[SUPPLIED RECORDS — start]

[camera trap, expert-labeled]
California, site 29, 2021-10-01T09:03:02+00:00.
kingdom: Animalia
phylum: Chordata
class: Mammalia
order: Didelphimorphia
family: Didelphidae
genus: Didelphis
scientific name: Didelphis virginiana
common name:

[SUPPLIED RECORDS — finish]

- _EXERCISE DESCRIPTION_
Having read the entries above, repeat them exactly.

- _REPLY TO THE EXERCISE_
[camera trap, expert-labeled]
California, site 29, 2021-10-01T09:03:02+00:00.
kingdom: Animalia
phylum: Chordata
class: Mammalia
order: Didelphimorphia
family: Didelphidae
genus: Didelphis
scientific name: Didelphis virginiana
common name:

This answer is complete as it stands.